The last time we imposed a tax regime of this scale was when the Progressives convinced us we needed an income tax. Four years after the 16th Amendment, Congress raised the top rate from 7 percent to 67 percent, partially to pay for cost overruns in administering the tax itself. Would you have us believe that Congress will not use this new energy tax system to dramatically increase taxes and redistribute wealth over time as Congress does frequently with the income tax?
First, as Kevin Drum has pointed out, the rise in tax rates between 1913 and 1917 had precious little to do with “cost overruns in administering the tax itself.”
- The legislation that raised the top rate to 67% was called the “War Revenue Act.” Anyone want to take a guess about just how big a factor “cost overruns in administering the tax itself” was to this measure?

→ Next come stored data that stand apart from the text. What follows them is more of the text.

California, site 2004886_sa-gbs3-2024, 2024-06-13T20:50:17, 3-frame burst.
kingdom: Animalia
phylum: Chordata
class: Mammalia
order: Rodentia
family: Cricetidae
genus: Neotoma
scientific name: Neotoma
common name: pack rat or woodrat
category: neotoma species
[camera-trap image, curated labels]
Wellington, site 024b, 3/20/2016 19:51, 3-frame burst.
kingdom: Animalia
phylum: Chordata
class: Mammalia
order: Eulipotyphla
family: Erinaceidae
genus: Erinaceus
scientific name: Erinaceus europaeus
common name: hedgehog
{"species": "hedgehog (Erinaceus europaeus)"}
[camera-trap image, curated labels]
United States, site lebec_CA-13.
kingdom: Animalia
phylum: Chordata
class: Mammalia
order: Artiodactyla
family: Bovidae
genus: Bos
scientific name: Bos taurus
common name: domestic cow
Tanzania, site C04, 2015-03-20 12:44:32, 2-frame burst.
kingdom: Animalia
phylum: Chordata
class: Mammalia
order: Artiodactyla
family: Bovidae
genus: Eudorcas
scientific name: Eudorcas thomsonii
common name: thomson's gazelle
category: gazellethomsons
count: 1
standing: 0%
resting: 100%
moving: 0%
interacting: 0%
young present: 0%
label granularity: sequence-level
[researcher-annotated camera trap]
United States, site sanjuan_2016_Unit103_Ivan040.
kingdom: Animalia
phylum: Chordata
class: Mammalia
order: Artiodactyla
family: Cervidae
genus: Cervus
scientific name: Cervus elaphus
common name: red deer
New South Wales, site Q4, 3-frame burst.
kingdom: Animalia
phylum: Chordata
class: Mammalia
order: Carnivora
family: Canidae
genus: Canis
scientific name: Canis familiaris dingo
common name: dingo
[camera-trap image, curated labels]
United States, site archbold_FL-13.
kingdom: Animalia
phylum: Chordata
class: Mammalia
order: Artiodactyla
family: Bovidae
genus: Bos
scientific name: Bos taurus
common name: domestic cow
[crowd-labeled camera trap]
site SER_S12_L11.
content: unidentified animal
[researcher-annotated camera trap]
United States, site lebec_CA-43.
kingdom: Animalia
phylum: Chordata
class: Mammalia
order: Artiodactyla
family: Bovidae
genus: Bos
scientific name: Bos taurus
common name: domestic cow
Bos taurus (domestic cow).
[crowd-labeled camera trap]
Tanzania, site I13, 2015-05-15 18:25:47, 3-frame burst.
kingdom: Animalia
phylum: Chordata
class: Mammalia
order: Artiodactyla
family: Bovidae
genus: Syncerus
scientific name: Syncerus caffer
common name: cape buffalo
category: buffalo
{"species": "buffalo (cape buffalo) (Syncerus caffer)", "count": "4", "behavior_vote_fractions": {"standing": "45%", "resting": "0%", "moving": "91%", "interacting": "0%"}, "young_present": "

Worse, though, is Everley’s attempt to blame “Progressives” for the advent and expansion of the income tax. Sure, the income tax was a product of the Progressive movement. But given the unmentioned “war to end all wars,” can we really link the tax’s rapid maturation to those same reformers?
After all, both the House of Representatives and the Senate passed the final version of the 1917 war revenue act without a dissenting voice. None. Not one.
That’s not to say there wasn’t opposition to some of the law’s provisions. But there was no serious debate over the necessity of expanding the income tax dramatically. And when push came to shove, Democrats and Republicans lined up together to support the law.
The transformation of the income tax, in other words, was a bipartisan decision, not a “Progressive” imposition. Like it or not, America came by the tax honestly, in all it's redistributive glory.